There are certainly many contributing factors other than monetary policy. The shale oil boom in the U.S. has helped boost supply.

Meanwhile, the OPEC members, led by Saudi Arabia, have not been willing to cut back on supply.

While many have speculated that the Saudis were trying to hurt Russia and shale oil production in the U.S. with its move to not curtail production, it makes economic sense that the Saudis would keep running at high capacity. When you cut your own supply, you also cut your revenue, sometimes even with higher prices.

This is why it never made much sense when looking at the OPEC meetings where they decided whether or not to cut or increase production of oil. They can cut production, but others don’t have to do the same.

It helps in today’s world that OPEC controls a dwindling share of the oil market. It doesn’t make for a very good cartel when there is a lot of competition around the world for a fungible good.

So with global oil production still running high, it is hard to see how prices are going to spike back up to where they once were. Oil going over $100 per barrel seems only possible right now with some massive monetary inflation by the central bank.

A Way to Higher Prices

Analysts from none other than Goldman Sachs recently said that the only way for us to see higher oil prices is through unplanned outages and disruptions in the oil supply.

While I don’t always put a lot of faith into Goldman Sachs, sometimes the analysis can be telling. And in this case, the analysts are probably on to something.

Oil prices already were around $30 per barrel earlier in the year. If producers didn’t go bankrupt from $30 oil, then they are not going bankrupt with $50 oil. While shale oil production was hurt severely from the lower price, some continued on, even if they were producing losses. Once the initial price is paid to extract shale oil (or anything else), then it can still make economic sense to operate at a loss if you can sell the oil above the variable costs.

If a store buys a bunch of inventory and finds it cannot sell the inventory for a profit, the store doesn’t just throw the inventory in the garbage. It will still sell the inventory for a loss. The sales that do go through will help to minimize the losses.

The Goldman Sachs analysts are saying that we will have to see turmoil in the form of supply disruptions if we expect to see higher prices. The market is not going to naturally move prices higher without these disruptions.

And there are disruptions out there. Violence in Nigeria, which has never been a very stable region, has impacted oil production.

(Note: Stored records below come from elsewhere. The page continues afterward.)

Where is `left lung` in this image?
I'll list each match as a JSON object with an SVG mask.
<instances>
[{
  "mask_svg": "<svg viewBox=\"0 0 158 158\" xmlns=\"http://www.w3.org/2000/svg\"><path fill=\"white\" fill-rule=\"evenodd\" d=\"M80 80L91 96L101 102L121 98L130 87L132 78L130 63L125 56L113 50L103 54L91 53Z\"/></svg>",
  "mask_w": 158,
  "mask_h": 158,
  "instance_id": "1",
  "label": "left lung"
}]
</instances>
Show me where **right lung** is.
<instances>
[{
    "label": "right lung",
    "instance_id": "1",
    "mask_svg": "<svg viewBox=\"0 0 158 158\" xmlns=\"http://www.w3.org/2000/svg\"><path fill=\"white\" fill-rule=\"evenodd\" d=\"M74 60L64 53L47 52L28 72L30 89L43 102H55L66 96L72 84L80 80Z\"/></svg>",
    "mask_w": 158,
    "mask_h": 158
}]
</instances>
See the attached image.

In Venezuela, there have also been declines in oil production. This is mostly just a political issue as well. The extreme socialism has brought so much havoc that even the country’s number one natural resource is being impacted. This is what happens when the government nationalizes virtually everything.

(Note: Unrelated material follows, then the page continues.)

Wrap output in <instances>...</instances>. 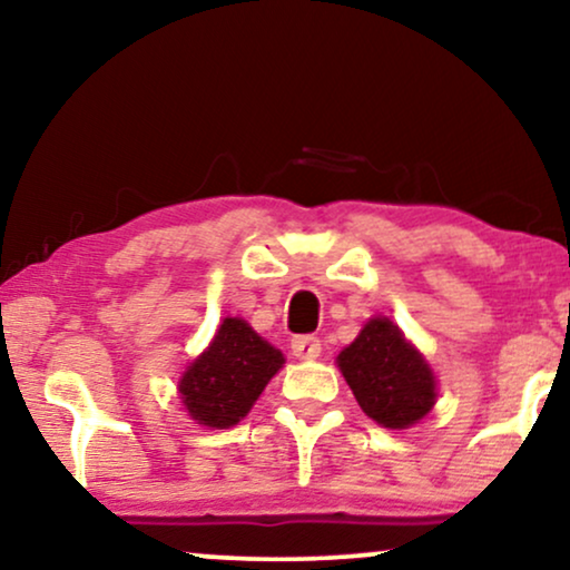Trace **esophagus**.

Many people are not aware that Venezuela is actually the number one country in terms of oil reserves.

Of course, we know that geo-political events often move oil prices. Oil prices jumped after the Iraq War. Just the increased possibilities of disruptions in production are enough to move prices higher.

While Goldman Sachs is indicating that unplanned disruptions are the major key going forward in determining oil prices, it would be unwise to just look at the supply side of the equation. There is also a demand side.

If we hit a major slowdown in the economy, this will reduce demand for oil. And with the global economy so tightly linked now, imagine major economic downturns in China, Japan, Western Europe, and the U.S. all at one time. That would likely send oil prices plummeting.

On the other hand, as mentioned earlier, central bank policy does play a big role too. If the Fed were to start pumping in massive new amounts of money, oil investors could once again benefit from a Fed-induced asset boom.

There are a lot of variables when talking about oil prices. Supply seems to be the biggest factor right now, but that can change quickly.